> _EXERCISE_
Each line of the entries below that includes "Level" belongs in your answer.
====== SOURCE INFORMATION
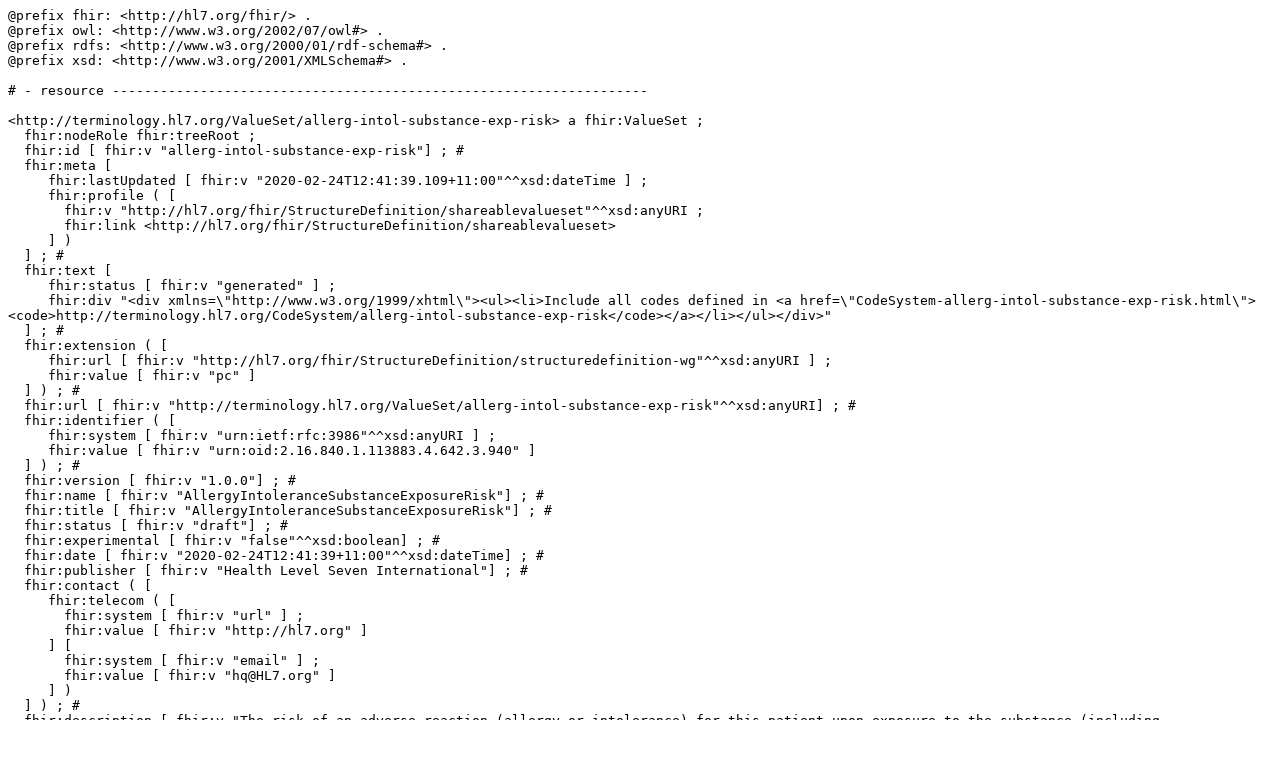

--- FILE ---
content_type: text/turtle
request_url: https://terminology.hl7.org/5.4.0/ValueSet-allerg-intol-substance-exp-risk.ttl
body_size: 2974
content:
@prefix fhir: <http://hl7.org/fhir/> .
@prefix owl: <http://www.w3.org/2002/07/owl#> .
@prefix rdfs: <http://www.w3.org/2000/01/rdf-schema#> .
@prefix xsd: <http://www.w3.org/2001/XMLSchema#> .

# - resource -------------------------------------------------------------------

<http://terminology.hl7.org/ValueSet/allerg-intol-substance-exp-risk> a fhir:ValueSet ;
  fhir:nodeRole fhir:treeRoot ;
  fhir:id [ fhir:v "allerg-intol-substance-exp-risk"] ; # 
  fhir:meta [
     fhir:lastUpdated [ fhir:v "2020-02-24T12:41:39.109+11:00"^^xsd:dateTime ] ;
     fhir:profile ( [
       fhir:v "http://hl7.org/fhir/StructureDefinition/shareablevalueset"^^xsd:anyURI ;
       fhir:link <http://hl7.org/fhir/StructureDefinition/shareablevalueset>
     ] )
  ] ; # 
  fhir:text [
     fhir:status [ fhir:v "generated" ] ;
     fhir:div "<div xmlns=\"http://www.w3.org/1999/xhtml\"><ul><li>Include all codes defined in <a href=\"CodeSystem-allerg-intol-substance-exp-risk.html\"><code>http://terminology.hl7.org/CodeSystem/allerg-intol-substance-exp-risk</code></a></li></ul></div>"
  ] ; # 
  fhir:extension ( [
     fhir:url [ fhir:v "http://hl7.org/fhir/StructureDefinition/structuredefinition-wg"^^xsd:anyURI ] ;
     fhir:value [ fhir:v "pc" ]
  ] ) ; # 
  fhir:url [ fhir:v "http://terminology.hl7.org/ValueSet/allerg-intol-substance-exp-risk"^^xsd:anyURI] ; # 
  fhir:identifier ( [
     fhir:system [ fhir:v "urn:ietf:rfc:3986"^^xsd:anyURI ] ;
     fhir:value [ fhir:v "urn:oid:2.16.840.1.113883.4.642.3.940" ]
  ] ) ; # 
  fhir:version [ fhir:v "1.0.0"] ; # 
  fhir:name [ fhir:v "AllergyIntoleranceSubstanceExposureRisk"] ; # 
  fhir:title [ fhir:v "AllergyIntoleranceSubstanceExposureRisk"] ; # 
  fhir:status [ fhir:v "draft"] ; # 
  fhir:experimental [ fhir:v "false"^^xsd:boolean] ; # 
  fhir:date [ fhir:v "2020-02-24T12:41:39+11:00"^^xsd:dateTime] ; # 
  fhir:publisher [ fhir:v "Health Level Seven International"] ; # 
  fhir:contact ( [
     fhir:telecom ( [
       fhir:system [ fhir:v "url" ] ;
       fhir:value [ fhir:v "http://hl7.org" ]
     ] [
       fhir:system [ fhir:v "email" ] ;
       fhir:value [ fhir:v "hq@HL7.org" ]
     ] )
  ] ) ; # 
  fhir:description [ fhir:v "The risk of an adverse reaction (allergy or intolerance) for this patient upon exposure to the substance (including pharmaceutical products)."] ; # 
  fhir:immutable [ fhir:v "true"^^xsd:boolean] ; # 
  fhir:copyright [ fhir:v "This material derives from the HL7 Terminology THO. THO is copyright Â©1989+ Health Level Seven International and is made available under the CC0 designation. For more licensing information see: https://terminology.hl7.org/license"] ; # 
  fhir:compose [
     fhir:include ( [
       fhir:system [ fhir:v "http://terminology.hl7.org/CodeSystem/allerg-intol-substance-exp-risk"^^xsd:anyURI ]
     ] )
  ] . # 

# -------------------------------------------------------------------------------------

============
> _EXERCISE ANSWER_
  fhir:publisher [ fhir:v "Health Level Seven International"] ; # 
  fhir:copyright [ fhir:v "This material derives from the HL7 Terminology THO. THO is copyright Â©1989+ Health Level Seven International and is made available under the CC0 designation. For more licensing information see: https://terminology.hl7.org/license"] ; # 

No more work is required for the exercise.